Quanto mi dispiace. Ho la stessa età di Luciano Borgognoni e ho corso accanto a lui dal 1967 al 1971 (erano gli anni in cui correva anche il giornalista Beppe Conti: siamo tutti coetanei, classe 1951). Borgognoni aveva una classe immensa e valeva molto di più di quanto i risultati dicano. La sua pedalata era tanto fluida che pareva essere quella di Anquetil.
Caro Luciano, ci hai preceduti un'altra volta...

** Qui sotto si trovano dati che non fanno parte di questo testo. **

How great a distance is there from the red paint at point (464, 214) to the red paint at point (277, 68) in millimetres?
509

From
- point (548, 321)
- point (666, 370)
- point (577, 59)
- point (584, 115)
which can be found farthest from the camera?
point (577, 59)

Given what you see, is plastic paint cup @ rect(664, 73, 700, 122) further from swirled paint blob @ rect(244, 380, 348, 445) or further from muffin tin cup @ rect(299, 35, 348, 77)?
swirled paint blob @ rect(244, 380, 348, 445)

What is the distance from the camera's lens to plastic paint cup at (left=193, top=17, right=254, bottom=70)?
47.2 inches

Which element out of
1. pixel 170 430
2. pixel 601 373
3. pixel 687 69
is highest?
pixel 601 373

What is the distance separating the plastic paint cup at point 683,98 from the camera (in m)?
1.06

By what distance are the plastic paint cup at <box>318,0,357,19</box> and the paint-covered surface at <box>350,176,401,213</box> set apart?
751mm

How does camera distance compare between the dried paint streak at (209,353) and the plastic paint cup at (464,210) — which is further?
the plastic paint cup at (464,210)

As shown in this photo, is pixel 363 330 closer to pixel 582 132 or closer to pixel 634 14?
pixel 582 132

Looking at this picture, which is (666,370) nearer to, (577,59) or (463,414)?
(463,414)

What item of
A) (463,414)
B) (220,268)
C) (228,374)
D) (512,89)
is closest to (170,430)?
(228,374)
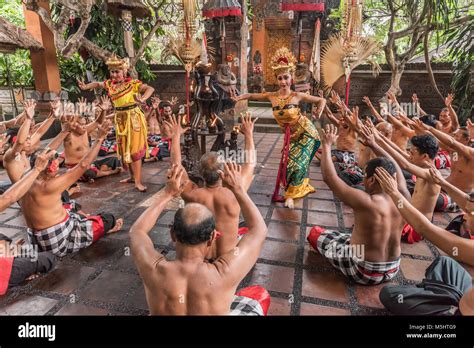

Condoglianze alla famiglia
Gianni Cometti, Cureggio (Novara)
ciao luciano
2 agosto 2014 19:29pagnonce
ho visto praticamente tutte le tue vittorie.questa non me la aspettavo.condoglianze a tutta la famiglia
2 agosto 2014 21:34Serghei
E' difficile accettare questa notizia ma la vita purtroppo è così ,la cosa importante è ricordarti dentro di me X le tantissime battaglie di sano agonismo che nei primi anni della nostra avventura ciclistica
Abbiamo vissuto , scaturito poi da agonismo ad amicizia , il bello del ciclismo , poi tu hai fatto carriera ti ho sempre seguito con Stima e Affetto sarai sempre un Rivale ma un AMICO ciao Sergio Gallipacciorino
orgoglio ciclistico varesino
3 agosto 2014 09:12vadoagile
Luciano ci ha lasciato la scorsa notte in punta di piedi, senza clamore così com’è stata la sua vita dopo il ritiro dall’attività agonistica. Classe 1951, nato a Cedrate, rione di Gallarate, Borgognoni è stato uno dei più grandi del ciclismo giovanile tra la fine degli anni sessanta e l’inizio degli anni settanta. 127 le sue vittorie su strada, 67 su pista, corredate da 16 titoli nazionali su pista, dal Campionato del Mondo militari a Parigi e il Campionato del Mondo con il quartetto sulla pista di Varese nel 1971. Nelle categorie giovanili ha vestito le maglie della Cedratese, Velo Club Varese Luigi Ganna, AVC e Passerini prime del passaggio al professionismo nel 1972, a soli ventuno anni. Nella massima serie non ha ottenuto i risultati sperati , otto vittorie, le più importanti le due tappe al Giro d’Italia del 1977, poi l’abbandono dell’attività agonistica alla fine del 1982, dopo avere rappresentato l’Italia per tre volte al Campionato de Mondo su pista. Era rientrato in gruppo nel 1999 come massaggiatore con il team Lampre, funzione che ha portato avanti fino la 2012. Ci lascia un grande del ciclismo, tanto forte e vincente nelle categorie giovanili, tanto riservato e umile nella vita.